Ancora osservate come il discepolo amato non cerchi nemmeno di convincere Pietro, e se sta zitto. Perché? Perché la fede ha una dimensione così personale che è difficile convincere qualcuno che il Signore è risorto solamente perché ci sono i teli per terra e il sudario piegato. I teli e il sudario li vedono entrambi, ma la capacità di leggere i piccoli segni discreti che il Signore dà, viene non tanto da ciò che si vede, ma da colui che vede.
Vedere il sepolcro vuoto non basta per credere nel Risorto: non avevano infatti ancora compreso la Scrittura che cioè egli doveva risorgere dai morti. Occorre che la parola di Dio illumini l’imboccatura dei nostri cuori e delle nostre menti che talvolta sono come sepolcri del pensiero e dell’amore.

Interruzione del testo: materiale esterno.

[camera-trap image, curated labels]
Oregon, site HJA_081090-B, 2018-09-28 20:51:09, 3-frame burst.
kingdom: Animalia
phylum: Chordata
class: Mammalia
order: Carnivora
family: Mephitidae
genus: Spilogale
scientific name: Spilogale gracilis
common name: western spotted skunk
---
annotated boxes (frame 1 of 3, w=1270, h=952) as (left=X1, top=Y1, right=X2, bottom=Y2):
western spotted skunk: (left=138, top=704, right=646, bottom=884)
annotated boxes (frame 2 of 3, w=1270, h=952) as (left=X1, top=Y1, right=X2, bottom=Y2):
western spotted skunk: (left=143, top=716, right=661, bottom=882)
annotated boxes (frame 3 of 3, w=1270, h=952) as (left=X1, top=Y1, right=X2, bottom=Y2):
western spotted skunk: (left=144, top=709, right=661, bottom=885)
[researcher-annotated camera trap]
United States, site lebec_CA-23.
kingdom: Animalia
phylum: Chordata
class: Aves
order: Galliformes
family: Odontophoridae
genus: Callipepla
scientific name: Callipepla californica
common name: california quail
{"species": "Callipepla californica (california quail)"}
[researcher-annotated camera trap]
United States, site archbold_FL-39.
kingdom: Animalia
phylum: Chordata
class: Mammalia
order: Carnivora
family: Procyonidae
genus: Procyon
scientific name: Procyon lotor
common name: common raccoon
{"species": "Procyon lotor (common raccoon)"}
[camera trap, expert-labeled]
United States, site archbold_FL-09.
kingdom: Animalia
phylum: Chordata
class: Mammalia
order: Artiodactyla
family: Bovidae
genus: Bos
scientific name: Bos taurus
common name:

C’è sempre nell’uomo un orientamento erroneo e un’ottusità spirituale che impediscono di vedere un futuro diverso e allora ci accontentiamo di augurarci Buona Pasqua, auspicando vagamente un destino migliore.
Oggi sappiamo che da soli non possiamo risollevarci dalla morte; che verrà un Altro; che è già venuto e che viene, verrà ogni giorno. Sappiamo che ha già comincia a rialzarci dalla morte perdonando i nostri peccati, che già ci fa sperimentare la gioia quando vinciamo il male con il bene e quando apre i nostri occhi affinché vediamo i segni di risurrezione che sono dentro la nostra vita, dentro la storia del mondo.
Appena ci sciogliamo un attimo dal nodo in cui noi stessi ci annodiamo cercando di meritare qualcosa, allora ci accorgiamo
della necessità dell’assenza e della morte. Forse è il momento in cui smettiamo di stringere noi stessi il nodo.
Augurarci Buona Pasqua significa credere che le cose possono andare diversamente se come Maria di Magdala ci lasciamo purificare il cuore dal desiderio di possedere e di trattenere le persone, le cose, Gesù stesso e le idee che ci siamo fatti di lui
e su di lui.
Augurarci Buona Pasqua vuol dire chiedere al Signore per ciascuno di noi una fede coraggiosa come quella di Pietro, per crescere nella relazione con Gesù che non sempre Pietro tesso ha compreso, al punto da rinnegarlo.
Ancora augurarci Buona Pasqua è per noi oggi imparare a correre con un passo veloce, come quello di Giovanni, appena fuori di qui per amare dell’amore con cui Gesù lo ha abbracciato e che gli ha permesso non solo di essere credente, ma anche di essere credibile.